Tiara menggandeng lenganku, menarikku ke beranda rumah besar bergaya modern ini. Rumah tiga lantai dengan cat warna hijau muda dan putih, memiliki taman yang cukup luas dan kolam renang di sisi samping. Sempat kulihat SUV milik Harris terparkir di garasi rumah ini. Aku masih tak percaya berada di depan rumah Harris, kakiku terasa sedikit gemetar.
Tiara menekan bel satu kali, ketika itu aku masih ingin mengamati sisi lain dari rumah ini, sibuk sendiri melihat-lihat. Rumahnya tak beda jauh dengan milik orangtua Tiara. Aku suka tamannya, ditata sedemikian rupa hingga terasa seperti taman kupu-kupu yang pernah kulihat di mana ya...

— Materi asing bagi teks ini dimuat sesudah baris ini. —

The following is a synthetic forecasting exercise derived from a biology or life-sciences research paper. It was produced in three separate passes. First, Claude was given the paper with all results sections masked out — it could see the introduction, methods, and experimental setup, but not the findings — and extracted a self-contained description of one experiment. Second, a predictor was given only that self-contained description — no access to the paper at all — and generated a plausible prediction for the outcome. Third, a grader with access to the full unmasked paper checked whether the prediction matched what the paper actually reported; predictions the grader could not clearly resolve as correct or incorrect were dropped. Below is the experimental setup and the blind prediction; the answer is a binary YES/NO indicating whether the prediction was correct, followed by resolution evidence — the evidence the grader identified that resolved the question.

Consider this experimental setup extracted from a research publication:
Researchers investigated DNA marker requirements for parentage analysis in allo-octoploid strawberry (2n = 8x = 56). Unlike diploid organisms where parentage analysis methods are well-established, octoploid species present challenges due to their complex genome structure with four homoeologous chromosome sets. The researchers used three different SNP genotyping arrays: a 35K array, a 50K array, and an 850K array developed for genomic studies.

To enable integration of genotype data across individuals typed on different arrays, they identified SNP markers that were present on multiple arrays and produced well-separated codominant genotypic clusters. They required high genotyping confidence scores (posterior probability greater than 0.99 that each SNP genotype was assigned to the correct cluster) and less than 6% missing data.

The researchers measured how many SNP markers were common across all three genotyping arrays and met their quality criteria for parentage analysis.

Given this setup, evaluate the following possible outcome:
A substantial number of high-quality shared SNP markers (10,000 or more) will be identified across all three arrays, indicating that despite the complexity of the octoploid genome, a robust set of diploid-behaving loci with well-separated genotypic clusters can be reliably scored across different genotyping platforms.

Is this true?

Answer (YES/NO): NO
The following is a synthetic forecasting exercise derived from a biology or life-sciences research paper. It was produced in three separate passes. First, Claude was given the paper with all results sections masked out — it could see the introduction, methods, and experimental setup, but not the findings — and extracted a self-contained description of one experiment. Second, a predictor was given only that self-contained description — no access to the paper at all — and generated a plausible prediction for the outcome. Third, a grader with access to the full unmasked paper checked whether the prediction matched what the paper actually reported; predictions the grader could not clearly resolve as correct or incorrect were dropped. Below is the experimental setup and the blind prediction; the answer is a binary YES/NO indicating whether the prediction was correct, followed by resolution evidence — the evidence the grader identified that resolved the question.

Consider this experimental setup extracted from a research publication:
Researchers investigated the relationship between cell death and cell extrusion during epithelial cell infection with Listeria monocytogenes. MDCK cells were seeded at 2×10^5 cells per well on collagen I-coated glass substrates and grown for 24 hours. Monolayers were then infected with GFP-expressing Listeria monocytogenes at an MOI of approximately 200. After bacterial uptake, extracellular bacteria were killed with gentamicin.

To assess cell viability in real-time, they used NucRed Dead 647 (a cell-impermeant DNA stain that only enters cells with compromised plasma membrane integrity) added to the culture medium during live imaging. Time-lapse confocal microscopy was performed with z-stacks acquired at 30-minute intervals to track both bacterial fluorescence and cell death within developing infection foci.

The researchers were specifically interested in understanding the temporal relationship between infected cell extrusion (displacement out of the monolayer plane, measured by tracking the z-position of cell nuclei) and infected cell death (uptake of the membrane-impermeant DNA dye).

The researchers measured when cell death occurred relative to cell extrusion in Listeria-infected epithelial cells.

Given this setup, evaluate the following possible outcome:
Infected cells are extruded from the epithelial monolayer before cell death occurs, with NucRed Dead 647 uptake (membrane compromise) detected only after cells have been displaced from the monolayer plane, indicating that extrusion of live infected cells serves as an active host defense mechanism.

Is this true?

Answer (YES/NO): YES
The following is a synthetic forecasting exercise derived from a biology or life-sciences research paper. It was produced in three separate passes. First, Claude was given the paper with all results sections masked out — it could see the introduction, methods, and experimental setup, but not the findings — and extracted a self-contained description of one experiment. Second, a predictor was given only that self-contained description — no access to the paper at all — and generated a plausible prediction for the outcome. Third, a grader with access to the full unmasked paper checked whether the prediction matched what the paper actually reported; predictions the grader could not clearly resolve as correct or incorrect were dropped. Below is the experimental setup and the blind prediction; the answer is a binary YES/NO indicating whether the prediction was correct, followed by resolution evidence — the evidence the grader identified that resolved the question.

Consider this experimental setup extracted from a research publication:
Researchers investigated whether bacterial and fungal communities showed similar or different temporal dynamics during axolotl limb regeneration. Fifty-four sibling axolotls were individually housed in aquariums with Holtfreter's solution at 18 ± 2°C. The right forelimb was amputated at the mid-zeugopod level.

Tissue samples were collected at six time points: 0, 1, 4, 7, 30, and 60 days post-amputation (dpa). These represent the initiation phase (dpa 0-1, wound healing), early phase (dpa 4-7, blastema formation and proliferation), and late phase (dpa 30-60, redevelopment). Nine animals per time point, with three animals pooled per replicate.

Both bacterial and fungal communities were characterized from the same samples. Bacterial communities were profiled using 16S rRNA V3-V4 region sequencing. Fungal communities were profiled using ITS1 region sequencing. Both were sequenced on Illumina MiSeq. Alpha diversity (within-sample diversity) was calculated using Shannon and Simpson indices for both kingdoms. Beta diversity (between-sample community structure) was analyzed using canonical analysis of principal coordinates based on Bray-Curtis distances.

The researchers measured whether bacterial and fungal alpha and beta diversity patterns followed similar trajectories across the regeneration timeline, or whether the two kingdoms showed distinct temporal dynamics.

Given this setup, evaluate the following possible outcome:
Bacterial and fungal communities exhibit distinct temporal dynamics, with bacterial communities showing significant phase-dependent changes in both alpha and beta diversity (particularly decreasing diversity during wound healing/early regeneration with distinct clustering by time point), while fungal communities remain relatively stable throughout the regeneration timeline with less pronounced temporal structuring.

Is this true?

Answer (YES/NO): NO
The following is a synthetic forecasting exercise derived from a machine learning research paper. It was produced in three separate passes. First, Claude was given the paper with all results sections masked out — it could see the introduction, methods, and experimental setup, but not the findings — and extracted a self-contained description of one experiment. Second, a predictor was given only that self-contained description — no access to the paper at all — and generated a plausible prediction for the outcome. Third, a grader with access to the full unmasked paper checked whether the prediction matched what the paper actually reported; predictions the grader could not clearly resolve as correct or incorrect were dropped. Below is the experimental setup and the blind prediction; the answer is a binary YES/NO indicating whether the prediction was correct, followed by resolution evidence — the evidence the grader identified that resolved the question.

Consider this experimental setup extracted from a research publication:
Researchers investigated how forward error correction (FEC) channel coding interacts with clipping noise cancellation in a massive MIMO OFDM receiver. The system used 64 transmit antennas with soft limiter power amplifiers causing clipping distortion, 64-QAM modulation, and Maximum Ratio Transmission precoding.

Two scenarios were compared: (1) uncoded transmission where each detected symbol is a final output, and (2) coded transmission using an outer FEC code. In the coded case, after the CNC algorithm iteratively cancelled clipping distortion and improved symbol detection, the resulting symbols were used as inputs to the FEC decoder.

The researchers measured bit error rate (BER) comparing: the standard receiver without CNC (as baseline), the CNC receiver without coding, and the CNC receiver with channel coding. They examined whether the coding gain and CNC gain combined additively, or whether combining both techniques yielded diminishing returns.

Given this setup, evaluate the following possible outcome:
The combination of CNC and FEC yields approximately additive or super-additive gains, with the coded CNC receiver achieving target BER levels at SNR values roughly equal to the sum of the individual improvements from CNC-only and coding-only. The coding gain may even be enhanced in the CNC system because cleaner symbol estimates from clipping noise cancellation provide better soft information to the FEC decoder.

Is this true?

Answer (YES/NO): NO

Pintu dibuka, aku balik badan.
"Tiara? Tumben lo—." Harris menyapa Tiara dan mendadak melihatku, ia sangat terkejut. Sementara itu aku menunduk, tidak tahu harus bagaimana di depan dia yang kini terlihat lebih casual dengan pakaian rumahan. "Hanindya?" ucapnya tak percaya.
Tiara menarikku lebih erat, tinggi kami hampir sama. "Kalian perlu bicara, berdua saja ya. Gue ada urusan, Mas."
"Ra!" aku balas menarik lengan Tiara, menahannya.
"Enggak ada apa-apa. Kalau Mas gue ngapa-ngapain elo, tinggal teriakin Mang Yayat saja sih! Lagian di dalam juga banyak asisten rumah tangganya, Hanin Sayang." Tiara mengecup pipiku lebut sebelum akhirnya memaksa pergi. Sementara itu aku berdiri kaku di depan Harris yang menatapku dengan penuh kehangatan dan rasa lega.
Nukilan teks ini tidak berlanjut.